Being fat is also like being another face in the crowd. It's eating fruit and vegetables and cheese and donuts. It's taking yoga classes and dance classes and riding bikes or hiking. It's paying bills and setting the alarm clock and hating Mondays and loving Fridays. It's watching Grey's Anatomy and wanting to reach in and slap Meredith for being so wishy washy. It's making birthday party plans with your best friend, and going out for drinks with coworkers. It's paying too much for gas, and car insurance, and your cell phone. It's getting your oil changed 5,000 miles later than you should, getting a pedicure you really can't afford, paying the minimum payment on your VISA even though you know better. It's smiling at random strangers when you're in a good mood and being too grumpy with the salesgirl when you're not. It's loving and laughing and crying and hoping and dreaming and sharing and giving. It's also petty and greedy and foolish and selfish sometimes. It's knowing you only have eighty or ninety years to make a mark on the world and coming to terms with your insignificance at a cosmic level. It's family and friends and pets and children and boyfriends and girlfriends and marriage and divorce and sex and laughter and settling for less and holding out for more.
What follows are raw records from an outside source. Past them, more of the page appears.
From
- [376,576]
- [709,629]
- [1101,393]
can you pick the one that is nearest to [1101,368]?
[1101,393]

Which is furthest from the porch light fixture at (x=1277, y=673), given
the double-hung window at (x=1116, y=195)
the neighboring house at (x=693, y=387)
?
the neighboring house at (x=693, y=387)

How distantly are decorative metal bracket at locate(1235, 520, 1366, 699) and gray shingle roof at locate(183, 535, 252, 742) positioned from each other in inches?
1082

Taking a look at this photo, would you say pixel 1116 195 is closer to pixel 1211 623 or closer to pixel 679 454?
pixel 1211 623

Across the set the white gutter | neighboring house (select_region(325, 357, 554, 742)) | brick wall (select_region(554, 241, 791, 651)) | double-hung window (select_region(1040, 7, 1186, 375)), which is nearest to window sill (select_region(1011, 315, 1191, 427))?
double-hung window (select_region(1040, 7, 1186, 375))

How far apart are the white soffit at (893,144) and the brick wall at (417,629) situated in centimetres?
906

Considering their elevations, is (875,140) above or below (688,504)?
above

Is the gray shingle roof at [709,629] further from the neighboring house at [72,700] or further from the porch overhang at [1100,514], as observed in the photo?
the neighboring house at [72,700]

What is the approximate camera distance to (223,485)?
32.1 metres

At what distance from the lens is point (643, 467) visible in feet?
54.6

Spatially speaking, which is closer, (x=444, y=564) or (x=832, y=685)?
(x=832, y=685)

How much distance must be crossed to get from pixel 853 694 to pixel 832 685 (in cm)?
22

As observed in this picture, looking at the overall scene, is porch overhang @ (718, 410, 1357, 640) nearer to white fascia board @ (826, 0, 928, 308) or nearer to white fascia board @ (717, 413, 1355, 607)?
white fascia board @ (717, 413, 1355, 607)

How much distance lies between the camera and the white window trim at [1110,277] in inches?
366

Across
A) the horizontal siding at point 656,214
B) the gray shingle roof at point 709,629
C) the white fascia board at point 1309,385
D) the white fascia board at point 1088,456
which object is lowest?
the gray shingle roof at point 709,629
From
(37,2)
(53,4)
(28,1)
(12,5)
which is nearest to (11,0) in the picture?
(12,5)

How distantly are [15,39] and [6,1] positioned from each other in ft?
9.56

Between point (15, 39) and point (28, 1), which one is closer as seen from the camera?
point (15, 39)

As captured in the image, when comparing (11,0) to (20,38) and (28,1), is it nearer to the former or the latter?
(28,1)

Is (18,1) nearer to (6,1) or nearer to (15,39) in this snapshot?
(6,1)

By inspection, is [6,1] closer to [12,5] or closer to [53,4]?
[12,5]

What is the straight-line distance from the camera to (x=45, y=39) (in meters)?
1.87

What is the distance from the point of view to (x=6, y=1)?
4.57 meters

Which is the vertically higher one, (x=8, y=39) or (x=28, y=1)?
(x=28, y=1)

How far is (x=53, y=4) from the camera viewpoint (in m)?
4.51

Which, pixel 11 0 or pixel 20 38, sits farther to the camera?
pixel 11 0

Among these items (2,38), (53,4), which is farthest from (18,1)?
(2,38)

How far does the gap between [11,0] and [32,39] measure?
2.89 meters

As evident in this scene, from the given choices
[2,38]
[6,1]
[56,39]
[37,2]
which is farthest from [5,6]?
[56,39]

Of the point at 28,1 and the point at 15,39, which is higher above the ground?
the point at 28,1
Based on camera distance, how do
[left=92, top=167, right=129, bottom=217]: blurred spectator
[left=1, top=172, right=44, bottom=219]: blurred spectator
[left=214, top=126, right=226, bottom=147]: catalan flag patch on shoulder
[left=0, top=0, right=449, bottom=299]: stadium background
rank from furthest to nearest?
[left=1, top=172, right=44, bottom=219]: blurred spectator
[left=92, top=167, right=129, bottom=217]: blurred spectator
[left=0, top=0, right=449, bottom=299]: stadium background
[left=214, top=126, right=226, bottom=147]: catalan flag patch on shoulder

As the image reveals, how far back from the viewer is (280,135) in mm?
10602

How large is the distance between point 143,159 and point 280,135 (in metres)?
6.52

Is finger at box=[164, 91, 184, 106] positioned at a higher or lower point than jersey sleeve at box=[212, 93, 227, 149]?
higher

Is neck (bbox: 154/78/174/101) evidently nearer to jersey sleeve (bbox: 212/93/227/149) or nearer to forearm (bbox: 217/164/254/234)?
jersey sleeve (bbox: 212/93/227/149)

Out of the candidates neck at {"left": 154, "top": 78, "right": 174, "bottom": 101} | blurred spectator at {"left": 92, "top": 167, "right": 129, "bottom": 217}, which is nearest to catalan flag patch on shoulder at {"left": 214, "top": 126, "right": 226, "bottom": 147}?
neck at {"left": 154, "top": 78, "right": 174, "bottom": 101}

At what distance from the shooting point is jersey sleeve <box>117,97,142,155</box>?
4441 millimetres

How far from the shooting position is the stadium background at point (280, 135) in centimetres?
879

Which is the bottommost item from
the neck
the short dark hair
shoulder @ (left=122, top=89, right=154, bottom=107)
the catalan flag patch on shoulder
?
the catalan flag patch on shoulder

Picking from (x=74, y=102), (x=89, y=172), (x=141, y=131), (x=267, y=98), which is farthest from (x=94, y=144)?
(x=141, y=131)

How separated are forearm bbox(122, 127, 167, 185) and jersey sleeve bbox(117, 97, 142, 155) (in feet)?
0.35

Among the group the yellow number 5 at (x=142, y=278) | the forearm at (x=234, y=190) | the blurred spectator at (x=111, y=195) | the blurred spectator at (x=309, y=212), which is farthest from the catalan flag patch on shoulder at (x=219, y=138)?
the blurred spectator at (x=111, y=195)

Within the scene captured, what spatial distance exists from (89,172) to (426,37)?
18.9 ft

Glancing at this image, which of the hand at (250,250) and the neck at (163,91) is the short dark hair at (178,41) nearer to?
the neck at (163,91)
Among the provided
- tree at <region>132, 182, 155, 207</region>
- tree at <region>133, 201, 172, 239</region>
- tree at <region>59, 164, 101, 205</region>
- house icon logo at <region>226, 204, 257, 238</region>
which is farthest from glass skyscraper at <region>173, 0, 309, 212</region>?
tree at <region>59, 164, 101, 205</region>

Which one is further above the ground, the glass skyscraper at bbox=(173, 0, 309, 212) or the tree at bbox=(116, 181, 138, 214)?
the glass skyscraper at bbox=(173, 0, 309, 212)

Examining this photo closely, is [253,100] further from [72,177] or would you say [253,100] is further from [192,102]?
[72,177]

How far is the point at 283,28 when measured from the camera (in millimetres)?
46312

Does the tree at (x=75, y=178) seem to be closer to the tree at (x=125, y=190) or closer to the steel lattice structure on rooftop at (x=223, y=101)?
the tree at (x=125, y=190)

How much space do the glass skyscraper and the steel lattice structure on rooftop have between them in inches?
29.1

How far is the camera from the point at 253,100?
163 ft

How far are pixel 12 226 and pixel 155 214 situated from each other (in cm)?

Being fat is just like being thin, from the inside. I am you and you are me and we are all living subtle variations of the same life. Mine is only different from yours in the places that you draw the lines. When you draw the line at size sixteen in your stores, then I am different. When you draw the line at 175 lbs for health insurance, then I am different. When you see me and believe me different than you, then I am different. I am not intrinsically different. I know that is the part that scares you, that makes you angry, that makes you lash out with meanness like jokes about sinking boats and lofty rhetoric about caloric intake that we all know to be false by now. I don't know which part scares you more, however; that you might end up like me, or that you might find out that your moral superiority is a sham. I don't know whether you worry more that my fat might infect you or that my happiness might. I wish you could see it through my eyes. But you would have to see me first, and I don?t think you can.

Being fat is knowing that you?re invisible, and learning to live as if you weren?t.